Bar Rouge on the Bund. The preferred hangout place of celebrities like Faye Wong, Zhang Ziyi and *cough* Kenny Sia.

The best thing I experienced in Shanghai is probably the foot massages.

Shanghainese Foot Reflexology. Best thing to have happened to my feet since Osim iSqueez.

Take it from me. The foot massages are fucking good alright? These are authentic true blue traditional Chinese foot massages, NOT the seedy types where they start by massaging your feet and end up slowly moving their hands up to massage your bird.
From RMB70 a pop, I reckon anyone who’s planning to visit Shanghai should NEVER leave without having their foot massaged.

I don’t know her name but she introduced herself as Number 76, and she gets full marks for daring to put her hands on my forest legs.
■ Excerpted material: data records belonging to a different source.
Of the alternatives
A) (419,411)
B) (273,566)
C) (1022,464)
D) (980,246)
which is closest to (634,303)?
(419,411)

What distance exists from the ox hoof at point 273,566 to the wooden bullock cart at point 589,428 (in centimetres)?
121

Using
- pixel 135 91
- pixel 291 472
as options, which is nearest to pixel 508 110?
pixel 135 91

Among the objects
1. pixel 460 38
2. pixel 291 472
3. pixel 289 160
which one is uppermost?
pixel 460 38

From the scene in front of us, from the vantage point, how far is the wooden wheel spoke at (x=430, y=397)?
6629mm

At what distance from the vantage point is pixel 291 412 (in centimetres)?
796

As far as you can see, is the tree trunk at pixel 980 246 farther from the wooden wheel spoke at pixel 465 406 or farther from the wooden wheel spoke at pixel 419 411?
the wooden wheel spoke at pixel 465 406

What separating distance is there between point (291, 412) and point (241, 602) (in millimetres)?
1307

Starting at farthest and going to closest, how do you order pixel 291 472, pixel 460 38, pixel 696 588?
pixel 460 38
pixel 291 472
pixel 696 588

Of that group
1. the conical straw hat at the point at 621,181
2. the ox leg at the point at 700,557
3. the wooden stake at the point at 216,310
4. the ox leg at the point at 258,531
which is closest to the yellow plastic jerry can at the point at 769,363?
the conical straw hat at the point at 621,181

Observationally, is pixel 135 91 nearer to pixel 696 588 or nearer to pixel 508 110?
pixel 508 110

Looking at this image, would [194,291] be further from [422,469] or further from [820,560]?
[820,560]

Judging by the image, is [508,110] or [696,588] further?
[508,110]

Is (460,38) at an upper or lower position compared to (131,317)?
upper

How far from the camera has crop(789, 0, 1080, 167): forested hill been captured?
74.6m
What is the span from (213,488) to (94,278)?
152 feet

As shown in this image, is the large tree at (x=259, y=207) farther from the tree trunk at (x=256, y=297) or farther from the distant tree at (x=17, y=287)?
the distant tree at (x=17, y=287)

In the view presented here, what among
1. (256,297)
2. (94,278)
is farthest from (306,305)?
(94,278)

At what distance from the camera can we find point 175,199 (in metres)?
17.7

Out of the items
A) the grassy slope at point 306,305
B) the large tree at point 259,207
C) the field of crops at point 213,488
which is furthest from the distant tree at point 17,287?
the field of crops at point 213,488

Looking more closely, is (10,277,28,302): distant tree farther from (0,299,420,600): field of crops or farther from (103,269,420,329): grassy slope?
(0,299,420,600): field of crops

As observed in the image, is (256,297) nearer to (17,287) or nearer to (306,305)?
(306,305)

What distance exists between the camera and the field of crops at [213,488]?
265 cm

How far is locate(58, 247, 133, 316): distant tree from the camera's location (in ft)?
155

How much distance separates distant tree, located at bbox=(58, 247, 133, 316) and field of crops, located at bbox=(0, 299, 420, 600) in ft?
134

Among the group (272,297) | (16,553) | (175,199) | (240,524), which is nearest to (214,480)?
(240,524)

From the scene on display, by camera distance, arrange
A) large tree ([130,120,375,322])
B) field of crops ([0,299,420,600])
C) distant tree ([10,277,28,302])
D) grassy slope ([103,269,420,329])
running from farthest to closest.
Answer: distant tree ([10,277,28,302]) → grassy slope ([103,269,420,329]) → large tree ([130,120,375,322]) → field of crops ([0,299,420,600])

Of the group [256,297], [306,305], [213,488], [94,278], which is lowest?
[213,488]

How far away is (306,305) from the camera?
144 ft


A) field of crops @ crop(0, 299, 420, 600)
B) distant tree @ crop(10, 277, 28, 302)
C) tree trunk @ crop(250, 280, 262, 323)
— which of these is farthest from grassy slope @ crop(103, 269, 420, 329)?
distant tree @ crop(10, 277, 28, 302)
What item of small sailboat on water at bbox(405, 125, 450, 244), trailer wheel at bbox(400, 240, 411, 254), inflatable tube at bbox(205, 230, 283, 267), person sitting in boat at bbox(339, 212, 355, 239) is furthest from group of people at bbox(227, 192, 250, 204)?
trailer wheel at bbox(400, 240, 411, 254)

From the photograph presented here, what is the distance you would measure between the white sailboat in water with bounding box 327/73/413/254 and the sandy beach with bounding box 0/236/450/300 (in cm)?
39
Shanghai hasn’t been promoted most positively in movies, but I daresay it’s one of the most amazing cities on Earth.
Attitudes are changing and with the exception of rude and money-minded shop owners, most Shanghainese are friendly, courteous and willing to help. The triads, prostitution and drugs rampant in the 1930s are mostly gone.
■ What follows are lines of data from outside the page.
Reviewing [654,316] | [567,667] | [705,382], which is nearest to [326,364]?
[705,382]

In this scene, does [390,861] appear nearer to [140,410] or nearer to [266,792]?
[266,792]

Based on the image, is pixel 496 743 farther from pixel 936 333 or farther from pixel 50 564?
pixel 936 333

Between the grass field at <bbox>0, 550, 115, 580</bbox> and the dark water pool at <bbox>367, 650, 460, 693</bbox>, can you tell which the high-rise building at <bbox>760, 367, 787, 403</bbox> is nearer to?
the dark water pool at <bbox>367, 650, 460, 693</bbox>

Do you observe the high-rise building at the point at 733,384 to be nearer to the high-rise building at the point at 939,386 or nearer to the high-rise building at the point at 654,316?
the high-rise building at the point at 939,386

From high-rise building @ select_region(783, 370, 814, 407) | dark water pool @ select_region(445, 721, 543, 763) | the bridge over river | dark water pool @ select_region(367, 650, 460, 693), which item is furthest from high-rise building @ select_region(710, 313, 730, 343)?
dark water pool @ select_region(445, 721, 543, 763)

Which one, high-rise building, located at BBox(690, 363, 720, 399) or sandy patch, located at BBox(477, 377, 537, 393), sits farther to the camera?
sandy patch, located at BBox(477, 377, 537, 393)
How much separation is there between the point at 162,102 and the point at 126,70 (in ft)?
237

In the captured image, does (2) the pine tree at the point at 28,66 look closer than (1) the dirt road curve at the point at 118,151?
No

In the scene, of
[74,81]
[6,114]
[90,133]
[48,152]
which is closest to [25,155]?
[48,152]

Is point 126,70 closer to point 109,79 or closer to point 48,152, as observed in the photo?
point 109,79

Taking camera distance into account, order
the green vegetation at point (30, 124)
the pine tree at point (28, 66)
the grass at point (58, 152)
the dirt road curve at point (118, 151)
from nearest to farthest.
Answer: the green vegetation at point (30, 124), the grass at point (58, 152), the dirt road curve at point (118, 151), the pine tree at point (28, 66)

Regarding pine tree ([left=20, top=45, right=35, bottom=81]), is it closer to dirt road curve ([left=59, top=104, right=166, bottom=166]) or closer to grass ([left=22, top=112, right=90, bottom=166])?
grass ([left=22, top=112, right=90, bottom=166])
Yummylicious Shanghainese Xiao Long Bao

What’s left is a city more romantic than Paris, more cosmopolitan than Hong Kong, and a city that blends East and West so perfectly it’s made it to my most favourite cities in the world alongside Perth and Singapore. I don’t mind living in Shanghai if I had the chance.

Yalah, I just want my foot massages lah.


I stepped off the airplane, walked out the door and took in one big breath of Perth’s fresh morning air. Ahhh… that’s the way I remembered it.
It’s like I never really left. Like I just came back after an extremely long holiday. And I feel like I’m finally home again.